鬆田陣平幾人雖然不明白突然間是怎麼了,但降穀零異常的狀況他們有目共睹,在諸伏景光追上去的時候他們也跟著跑了下去。

至少,降穀零那個狀態,怎麼可以放他一個人亂跑。

樓梯間的門近在眼前,諸伏景光一把拉開,出現在門口的人動作靈敏的往後退了一步,繞是如此也被刹不住車的四個青年撞的差點摔倒。

“我說,你們幾個乾什麼呢?沒等到電梯走樓梯和我說一聲就好了,跑這麼快乾嘛?”鬼塚八藏奇怪的看著幾個人。

他把幾個人送到醫院,看著醫生給他們挨個處理了傷口原本是想趁30分鐘的觀察時間再說說幾個人的。

但男人敏銳的察覺到除了降穀零和諸伏景光兩個人鬨了彆扭,其他三個人也是一副不在狀態的樣子,就連最靠譜的伊達航也是心不在焉的。他想了想還是決定給學生們留出一段私人空間,自己回了車上等待。

後來30分鐘的時間過了,伊達航給他發了消息說馬上下來後又過了10分鐘,幾個人還是沒有一個影子,他才決定上樓去看看,正好撞見了幾個學生一窩蜂的從樓梯間撲出來。

“教官!zero……您看見zero了嗎?”諸伏景光喘著氣,他快速掃了周圍一眼,並沒有看見幼馴染的身影。

鬼塚八藏:“降穀?他的父親給我發了請假消息,他剛剛已經離開了……喂!”

不等他話說完,諸伏景光順著鬼塚八藏指的方向跑出了醫院正門,遠遠的隻看到一輛黑色轎車駛向了遠方。

黑發貓眼的青年看著已經沒有了轎車蹤影的公路,握緊拳頭,露出了一個可怕的表情。

“喂!景光!”

鬆田陣平幾人追了出來,伊達航按住諸伏景光的肩膀,安撫道:“稍微冷靜點!鬼塚教官剛剛說了,zero是上了自己家裡人開來的車,沒有跑丟。”

但是那個古怪的狀態到底是怎麼回事?這個問題被他吞了回去。

他轉頭和另外兩個同期對視一眼,決定還是等回去再問諸伏,畢竟他現在的狀態也好不到哪去。

“鬼塚教官。”諸伏景光低著頭,強行壓下了心裡的雜亂情緒,他看向鬼塚八藏,平靜道:“我可以看看零的家人給您發的請假信息嗎?”

鬼塚八藏微微皺眉,視線在他認真到固執的眼神掃過,一言不發的點開手腕上的手環,調出那封簡訊給他們看。

發件人是降穀健一,後麵的括號備注是降穀父親。

短訊內容十分簡單,就是家裡有點急事,需要幫兒子降穀零請假,然後就是道謝和道歉。

是很常見的模板式請假條。

諸伏景光看著臉上的表情卻越來越凝重。

*

回警校的時間用的很短,畢竟有四輪代步工具。

一路上諸伏景光都沒有再說過一句話,隻是表情深沉的不知道在想什麼。其他幾個人也是這樣。

鬼塚八藏看了他們好幾次均沒有任何回應,雖然當老師的應該給學生自由的空間,但鬼塚八藏想了想還是將這次的事情在心裡打上了一個記號。

*

諸伏景光洗完澡出來擦著頭發回到房間的時候,不出所料的看見自己刻意沒有上鎖的臥室裡,三個室友或坐或站的等在裡麵。見他進來全都表情一致的看著他。

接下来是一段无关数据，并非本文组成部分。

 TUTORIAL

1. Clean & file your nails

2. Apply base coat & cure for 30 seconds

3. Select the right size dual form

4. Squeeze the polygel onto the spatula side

雖然有心理準備了,還是被這個架勢弄的有點不自在的諸伏景光停頓了一下,才若無其事的走了進去,順便關上了門。

“我還以為你們會等熄燈以後才會來。”

“因為已經不想再等了。”鬆田陣平抱臂坐在椅子上,開門見山道:“零那家夥的問題已經很嚴重了吧?”

諸伏景光垂眸不語。

伊達航:“光我們相處這段時間看出來的問題,搜集到的線索,已經足夠說明很多問題了。本來還想等今晚零睡著了來用這些線索讓你開口的,但現在看來,已經不需要我們問了,那家夥的問題已經不需要我們去驗證了。”而是就是事實存在的。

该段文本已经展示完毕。